Tampoco entienden, desde luego,  que un abogado defienda a un asesino, a un violador, a un extorsionador -“Si saben que lo ha hecho, ¿cómo pueden defenderlo?”- O que un padre no se tome la justicia por su mano y se cargue a quien hirió a su hijo, a su mujer, tras volverse loco de dolor.

“La civilización nos ha permitido crear seguros contra la barbarie”, les explico. Y está bien que sea así, aunque nos deje estremecidos ante la salida a la calle de un grupo de chacales indeseables. A veces el bien común exige la inmolación de unos cuantos. Y debe ser así.

Las vísceras contra la razón. Hacerse mayor debería ser canalizar los impulsos de las primeras por la senda de la segunda, pero no es tan fácil. Las víctimas de ETA que ayer lloraban por la Injusticia de la Justicia no podían dejar de escuchar el clamor ensordecedor de sus tripas. Luego, en la radio, unos señores muy reposados, muy cerebrales, explicaban por qué la decisión del Tribunal de Estrasburgo era la correcta conforme a derecho. Y todo sonaba convincente y razonable.

Pero no hay nada más razonable que un niño de once años.

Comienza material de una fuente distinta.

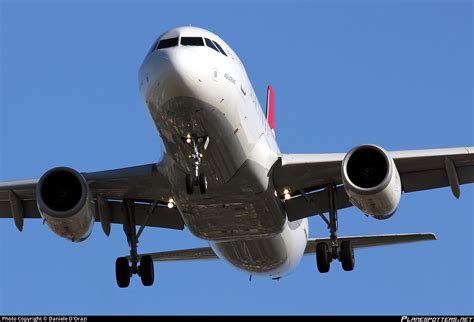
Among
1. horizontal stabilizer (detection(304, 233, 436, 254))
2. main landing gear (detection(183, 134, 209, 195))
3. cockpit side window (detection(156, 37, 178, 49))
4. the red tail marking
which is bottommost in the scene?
horizontal stabilizer (detection(304, 233, 436, 254))

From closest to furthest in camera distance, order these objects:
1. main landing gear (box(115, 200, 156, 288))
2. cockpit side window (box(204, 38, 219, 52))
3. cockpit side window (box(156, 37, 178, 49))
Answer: cockpit side window (box(156, 37, 178, 49)) < cockpit side window (box(204, 38, 219, 52)) < main landing gear (box(115, 200, 156, 288))

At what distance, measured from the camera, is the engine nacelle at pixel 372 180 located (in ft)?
105

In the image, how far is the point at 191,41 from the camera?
3069cm

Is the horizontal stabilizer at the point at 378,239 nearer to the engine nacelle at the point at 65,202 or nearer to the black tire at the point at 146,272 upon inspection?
the black tire at the point at 146,272

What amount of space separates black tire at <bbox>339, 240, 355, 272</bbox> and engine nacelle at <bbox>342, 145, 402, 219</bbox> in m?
3.27

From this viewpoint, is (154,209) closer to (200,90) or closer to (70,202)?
(70,202)

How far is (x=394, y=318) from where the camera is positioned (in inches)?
1097

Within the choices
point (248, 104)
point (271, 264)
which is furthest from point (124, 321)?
point (271, 264)

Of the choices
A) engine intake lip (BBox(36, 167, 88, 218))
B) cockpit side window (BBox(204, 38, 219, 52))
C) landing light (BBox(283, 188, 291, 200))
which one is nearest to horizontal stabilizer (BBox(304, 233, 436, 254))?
landing light (BBox(283, 188, 291, 200))

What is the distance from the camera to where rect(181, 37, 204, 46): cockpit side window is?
3055 centimetres

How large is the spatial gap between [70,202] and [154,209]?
3458 millimetres

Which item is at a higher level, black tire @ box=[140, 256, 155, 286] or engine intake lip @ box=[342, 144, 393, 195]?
engine intake lip @ box=[342, 144, 393, 195]

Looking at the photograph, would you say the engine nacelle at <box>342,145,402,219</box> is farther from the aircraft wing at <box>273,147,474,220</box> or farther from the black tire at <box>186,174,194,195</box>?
the black tire at <box>186,174,194,195</box>

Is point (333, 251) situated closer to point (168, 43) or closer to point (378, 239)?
point (378, 239)
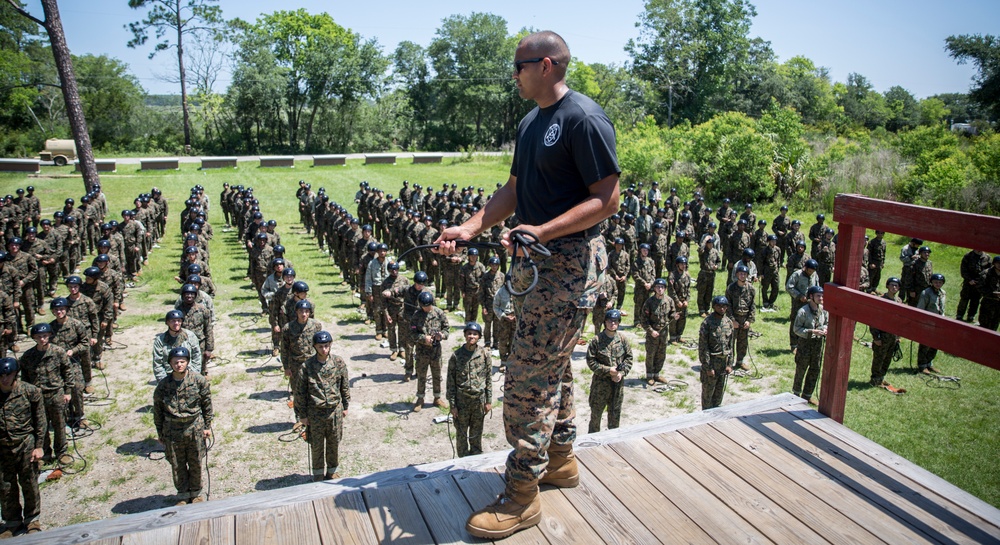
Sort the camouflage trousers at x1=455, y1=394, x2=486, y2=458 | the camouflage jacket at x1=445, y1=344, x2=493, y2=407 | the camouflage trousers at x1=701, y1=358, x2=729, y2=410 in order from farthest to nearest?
the camouflage trousers at x1=701, y1=358, x2=729, y2=410, the camouflage trousers at x1=455, y1=394, x2=486, y2=458, the camouflage jacket at x1=445, y1=344, x2=493, y2=407

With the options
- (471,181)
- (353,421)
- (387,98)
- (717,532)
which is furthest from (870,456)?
(387,98)

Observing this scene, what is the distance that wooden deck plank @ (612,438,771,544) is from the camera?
305 centimetres

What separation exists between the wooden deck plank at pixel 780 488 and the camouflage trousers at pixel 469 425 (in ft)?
16.7

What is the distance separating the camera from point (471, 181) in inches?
1547

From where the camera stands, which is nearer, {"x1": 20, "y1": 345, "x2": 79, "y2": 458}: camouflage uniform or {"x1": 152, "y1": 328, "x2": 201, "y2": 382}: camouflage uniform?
{"x1": 20, "y1": 345, "x2": 79, "y2": 458}: camouflage uniform

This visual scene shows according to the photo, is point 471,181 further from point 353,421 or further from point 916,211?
point 916,211

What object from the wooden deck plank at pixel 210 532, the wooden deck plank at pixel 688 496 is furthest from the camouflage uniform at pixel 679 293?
the wooden deck plank at pixel 210 532

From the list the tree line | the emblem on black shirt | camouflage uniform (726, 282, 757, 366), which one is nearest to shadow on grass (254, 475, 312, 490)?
the emblem on black shirt

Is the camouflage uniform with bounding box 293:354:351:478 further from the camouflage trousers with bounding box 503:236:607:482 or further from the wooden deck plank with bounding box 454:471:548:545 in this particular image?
the camouflage trousers with bounding box 503:236:607:482

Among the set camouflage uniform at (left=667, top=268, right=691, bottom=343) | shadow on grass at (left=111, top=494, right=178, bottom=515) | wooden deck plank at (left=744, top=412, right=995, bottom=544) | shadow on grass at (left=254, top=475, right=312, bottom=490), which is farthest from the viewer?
camouflage uniform at (left=667, top=268, right=691, bottom=343)

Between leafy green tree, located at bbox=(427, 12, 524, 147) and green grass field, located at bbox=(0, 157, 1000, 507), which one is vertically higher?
leafy green tree, located at bbox=(427, 12, 524, 147)

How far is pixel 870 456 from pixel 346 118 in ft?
180

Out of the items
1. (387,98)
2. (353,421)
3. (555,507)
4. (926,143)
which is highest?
(387,98)

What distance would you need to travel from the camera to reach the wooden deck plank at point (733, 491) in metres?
3.06
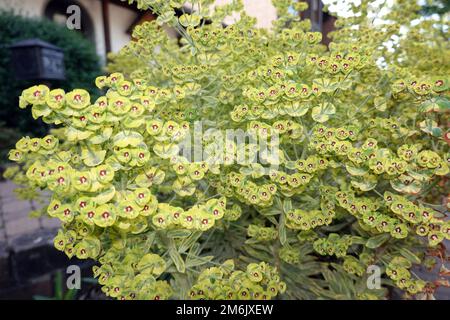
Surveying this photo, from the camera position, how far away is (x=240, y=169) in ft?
3.59

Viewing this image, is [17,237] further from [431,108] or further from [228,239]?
[431,108]

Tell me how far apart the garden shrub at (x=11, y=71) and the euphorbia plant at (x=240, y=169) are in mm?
3708

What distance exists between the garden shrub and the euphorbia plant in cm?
371

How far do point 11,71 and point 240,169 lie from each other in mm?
4606

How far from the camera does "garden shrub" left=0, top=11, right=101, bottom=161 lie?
4.45 metres

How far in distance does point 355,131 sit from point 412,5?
97 cm

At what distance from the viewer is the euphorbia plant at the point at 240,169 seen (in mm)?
886

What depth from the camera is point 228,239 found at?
57.4 inches

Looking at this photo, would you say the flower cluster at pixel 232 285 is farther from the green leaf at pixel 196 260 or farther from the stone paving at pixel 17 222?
the stone paving at pixel 17 222

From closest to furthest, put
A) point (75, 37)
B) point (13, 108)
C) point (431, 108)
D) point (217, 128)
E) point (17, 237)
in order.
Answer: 1. point (431, 108)
2. point (217, 128)
3. point (17, 237)
4. point (13, 108)
5. point (75, 37)

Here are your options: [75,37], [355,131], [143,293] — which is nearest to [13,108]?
[75,37]

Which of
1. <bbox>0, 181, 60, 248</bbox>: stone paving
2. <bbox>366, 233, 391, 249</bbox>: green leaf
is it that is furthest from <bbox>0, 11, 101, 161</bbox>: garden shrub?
<bbox>366, 233, 391, 249</bbox>: green leaf

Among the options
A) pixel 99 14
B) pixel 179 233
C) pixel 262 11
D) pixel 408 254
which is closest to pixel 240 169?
pixel 179 233

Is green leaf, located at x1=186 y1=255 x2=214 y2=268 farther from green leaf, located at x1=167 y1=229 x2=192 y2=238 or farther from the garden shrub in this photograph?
the garden shrub
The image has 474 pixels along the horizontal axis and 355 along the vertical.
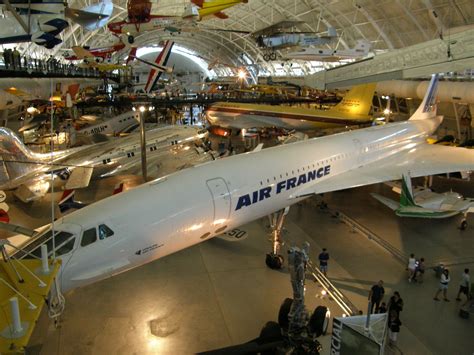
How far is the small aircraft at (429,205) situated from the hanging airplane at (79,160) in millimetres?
11278

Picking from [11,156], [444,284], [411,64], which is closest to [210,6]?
[11,156]

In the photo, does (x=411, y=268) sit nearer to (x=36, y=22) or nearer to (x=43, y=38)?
(x=43, y=38)

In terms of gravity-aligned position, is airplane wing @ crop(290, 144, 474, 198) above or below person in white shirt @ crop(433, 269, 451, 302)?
above

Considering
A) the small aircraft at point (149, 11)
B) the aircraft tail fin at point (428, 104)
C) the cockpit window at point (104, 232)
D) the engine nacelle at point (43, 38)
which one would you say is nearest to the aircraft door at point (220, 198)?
the cockpit window at point (104, 232)

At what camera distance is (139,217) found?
9.59m

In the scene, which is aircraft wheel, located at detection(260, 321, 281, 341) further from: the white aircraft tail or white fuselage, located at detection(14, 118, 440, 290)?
the white aircraft tail

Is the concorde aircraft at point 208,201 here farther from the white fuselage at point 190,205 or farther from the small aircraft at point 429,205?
the small aircraft at point 429,205

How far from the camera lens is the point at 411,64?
912 cm

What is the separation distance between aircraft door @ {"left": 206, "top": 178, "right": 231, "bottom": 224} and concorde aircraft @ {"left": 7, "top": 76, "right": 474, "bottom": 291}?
0.03 meters

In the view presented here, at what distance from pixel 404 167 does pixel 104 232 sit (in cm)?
1365

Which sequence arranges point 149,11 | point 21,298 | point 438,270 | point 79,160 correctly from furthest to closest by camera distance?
point 149,11, point 79,160, point 438,270, point 21,298

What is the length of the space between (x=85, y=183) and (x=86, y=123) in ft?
76.3

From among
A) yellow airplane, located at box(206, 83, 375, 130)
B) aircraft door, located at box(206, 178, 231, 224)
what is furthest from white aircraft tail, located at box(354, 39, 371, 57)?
aircraft door, located at box(206, 178, 231, 224)

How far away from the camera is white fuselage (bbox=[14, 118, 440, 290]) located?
8.95 meters
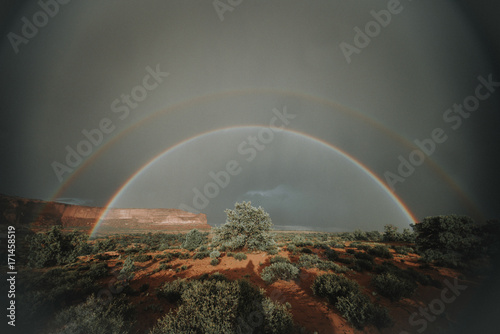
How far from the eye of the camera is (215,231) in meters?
18.5

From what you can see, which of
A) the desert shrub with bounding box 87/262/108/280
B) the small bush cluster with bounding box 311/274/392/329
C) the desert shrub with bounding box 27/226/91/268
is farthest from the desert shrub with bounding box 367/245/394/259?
A: the desert shrub with bounding box 27/226/91/268

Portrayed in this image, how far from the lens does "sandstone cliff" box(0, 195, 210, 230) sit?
149 ft

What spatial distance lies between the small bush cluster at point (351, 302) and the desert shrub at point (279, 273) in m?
2.02

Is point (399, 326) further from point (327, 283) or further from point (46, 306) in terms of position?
point (46, 306)

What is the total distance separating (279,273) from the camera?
35.3 feet

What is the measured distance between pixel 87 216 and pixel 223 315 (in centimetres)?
11746

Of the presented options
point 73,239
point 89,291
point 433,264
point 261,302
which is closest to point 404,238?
point 433,264

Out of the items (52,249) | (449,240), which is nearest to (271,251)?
(449,240)

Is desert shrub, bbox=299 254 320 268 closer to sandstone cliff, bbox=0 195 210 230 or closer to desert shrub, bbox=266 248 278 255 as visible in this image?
desert shrub, bbox=266 248 278 255

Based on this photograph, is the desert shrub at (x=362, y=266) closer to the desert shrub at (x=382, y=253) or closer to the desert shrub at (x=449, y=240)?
the desert shrub at (x=382, y=253)

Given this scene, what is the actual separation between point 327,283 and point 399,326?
8.86 feet

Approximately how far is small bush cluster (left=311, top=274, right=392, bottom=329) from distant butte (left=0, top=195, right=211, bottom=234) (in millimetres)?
71034

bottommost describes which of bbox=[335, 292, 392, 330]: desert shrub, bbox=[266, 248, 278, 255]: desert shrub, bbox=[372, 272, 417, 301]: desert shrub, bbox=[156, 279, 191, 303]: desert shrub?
bbox=[372, 272, 417, 301]: desert shrub

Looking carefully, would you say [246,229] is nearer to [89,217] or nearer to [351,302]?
[351,302]
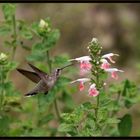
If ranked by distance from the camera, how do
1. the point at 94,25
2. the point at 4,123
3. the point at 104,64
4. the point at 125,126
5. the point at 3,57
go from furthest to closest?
the point at 94,25 → the point at 125,126 → the point at 4,123 → the point at 3,57 → the point at 104,64

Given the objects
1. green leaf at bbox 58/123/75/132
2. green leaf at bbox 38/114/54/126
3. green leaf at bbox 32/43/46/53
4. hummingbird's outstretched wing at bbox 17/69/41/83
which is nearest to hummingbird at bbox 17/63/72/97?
hummingbird's outstretched wing at bbox 17/69/41/83

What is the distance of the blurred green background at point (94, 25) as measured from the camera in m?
4.91

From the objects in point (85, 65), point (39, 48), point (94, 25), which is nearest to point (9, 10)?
point (39, 48)

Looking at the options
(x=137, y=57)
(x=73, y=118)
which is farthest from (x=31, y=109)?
(x=137, y=57)

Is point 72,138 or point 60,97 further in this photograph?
point 60,97

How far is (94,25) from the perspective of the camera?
5.26 m

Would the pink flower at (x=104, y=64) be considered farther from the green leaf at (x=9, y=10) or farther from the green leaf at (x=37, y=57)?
the green leaf at (x=9, y=10)

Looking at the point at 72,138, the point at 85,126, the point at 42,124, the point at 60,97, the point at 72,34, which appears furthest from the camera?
the point at 72,34

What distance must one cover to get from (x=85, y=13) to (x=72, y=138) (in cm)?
289

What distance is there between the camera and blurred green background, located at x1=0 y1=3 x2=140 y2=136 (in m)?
4.91

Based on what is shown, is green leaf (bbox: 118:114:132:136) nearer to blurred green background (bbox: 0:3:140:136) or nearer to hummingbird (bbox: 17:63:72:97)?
hummingbird (bbox: 17:63:72:97)

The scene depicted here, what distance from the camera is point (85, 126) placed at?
2.28 metres

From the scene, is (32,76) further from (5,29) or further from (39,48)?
(5,29)

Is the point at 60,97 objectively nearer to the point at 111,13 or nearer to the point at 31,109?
the point at 31,109
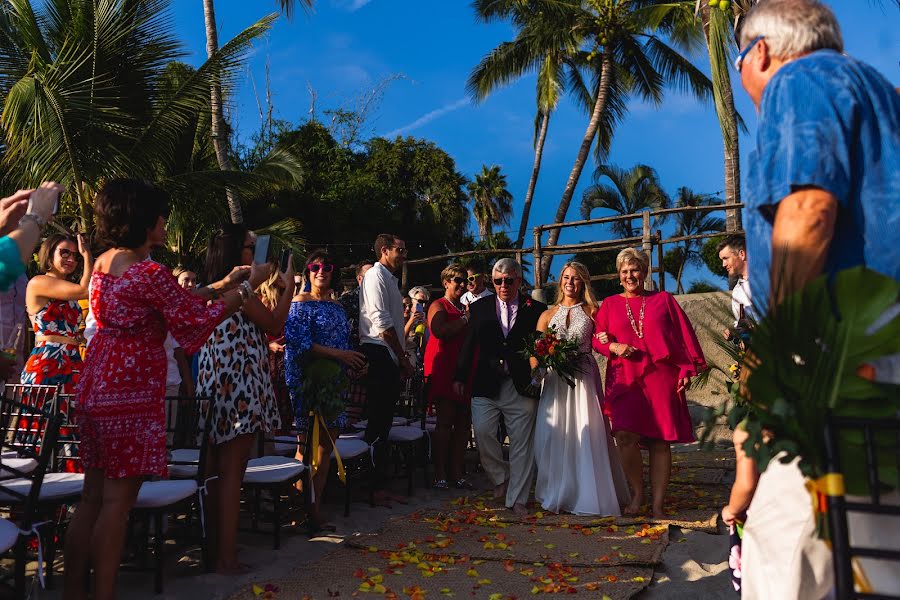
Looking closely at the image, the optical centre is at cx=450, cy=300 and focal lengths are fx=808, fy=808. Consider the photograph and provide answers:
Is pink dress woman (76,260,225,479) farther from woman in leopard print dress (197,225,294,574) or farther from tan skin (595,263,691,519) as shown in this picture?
tan skin (595,263,691,519)

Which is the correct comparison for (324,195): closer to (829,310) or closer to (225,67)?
(225,67)

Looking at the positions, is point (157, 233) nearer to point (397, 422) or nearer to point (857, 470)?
point (857, 470)

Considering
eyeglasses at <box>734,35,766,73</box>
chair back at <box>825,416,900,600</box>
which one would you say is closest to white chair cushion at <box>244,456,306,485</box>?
eyeglasses at <box>734,35,766,73</box>

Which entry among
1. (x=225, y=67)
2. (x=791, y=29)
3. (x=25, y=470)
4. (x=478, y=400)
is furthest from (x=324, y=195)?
(x=791, y=29)

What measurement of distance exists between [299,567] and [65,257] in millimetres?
2732

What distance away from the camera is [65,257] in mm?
5688

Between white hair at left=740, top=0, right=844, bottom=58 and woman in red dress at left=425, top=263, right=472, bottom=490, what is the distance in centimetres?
570

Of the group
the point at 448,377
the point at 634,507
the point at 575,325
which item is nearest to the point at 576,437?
the point at 634,507

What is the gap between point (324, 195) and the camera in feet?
92.4

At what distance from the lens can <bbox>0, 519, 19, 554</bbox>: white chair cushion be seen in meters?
2.92

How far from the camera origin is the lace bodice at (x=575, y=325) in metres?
6.83

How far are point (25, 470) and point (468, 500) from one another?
3.96 m

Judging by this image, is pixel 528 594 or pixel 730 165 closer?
pixel 528 594

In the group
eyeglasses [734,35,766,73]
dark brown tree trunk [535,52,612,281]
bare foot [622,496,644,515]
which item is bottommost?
bare foot [622,496,644,515]
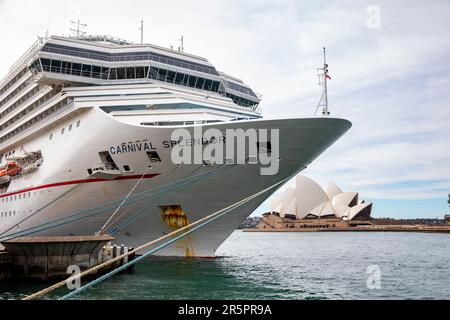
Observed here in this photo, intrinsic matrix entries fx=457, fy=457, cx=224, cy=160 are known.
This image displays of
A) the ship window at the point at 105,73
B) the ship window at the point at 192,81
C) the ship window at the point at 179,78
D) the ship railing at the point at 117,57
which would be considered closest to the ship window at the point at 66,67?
the ship railing at the point at 117,57

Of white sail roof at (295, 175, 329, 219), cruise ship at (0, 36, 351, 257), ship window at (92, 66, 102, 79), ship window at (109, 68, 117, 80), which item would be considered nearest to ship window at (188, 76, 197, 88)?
cruise ship at (0, 36, 351, 257)

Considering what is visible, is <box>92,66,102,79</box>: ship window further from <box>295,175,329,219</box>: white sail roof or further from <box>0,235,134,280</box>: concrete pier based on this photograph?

-Han echado a V. de su trabajo.
-¿Por qué, mamá?
-Por la crisis, hija, para ahorrar dinero.
-Entonces es que ganaba muchísimo, ¿verdad?

Solemos creer los padres tontamente que las preguntas más comprometidas de nuestros hijos tienen que ver con el sexo, pero son mucho más sonrojantes las que apuntan hacia los desatinos más cotidianos, esos que se producen vestidos y no en un cuarto con las cortinas corridas.  Las paradojas, las incongruencias, -ahora me doy cuenta- son muy difíciles de explicar, de justificar, y alguien debería entrenarnos para tener preparada la respuesta correcta.

-Mamá, ¿por qué en el Telediario salen todo el rato padres que matan y maltratan a sus hijos?, preguntó ayer mi hija mayor tras deglutir juntas una noticia de padres que habían matado a su hijo, otra de una pareja de gitanos que hacía pasar por hija a una niña que no lo era -“el ángel rubio“- y la pieza diaria del siniestro caso de Asunta, la niña china muerta a la que los padres daban narcóticos.

“Es que los malos son más sexys como noticia, hija. En la universidad solían decirnos que el que un perro muerda a un niño no es noticia, pero sí lo es que el niño muerda al perro”.

Luego, al acostarme, me invadió ese abatimiento provocado por la visión de jaurías de niños que muerden perros. De perros que salen a la calle con ansias de sangre dispuestos a avivar los jugos ponzoñosos de nuestras vísceras.

La ley es para todos. Así debe ser. Pero a veces cuesta digerirlo y te condena a un sueño plagado de sombras y dentelladas de chacal rabioso. Y entonces bebes de un trago un Alka Seltzer y das gracias al cielo por eso que llamamos civilización. Un bálsamo contra la violencia que a veces te hace matar y otras morir.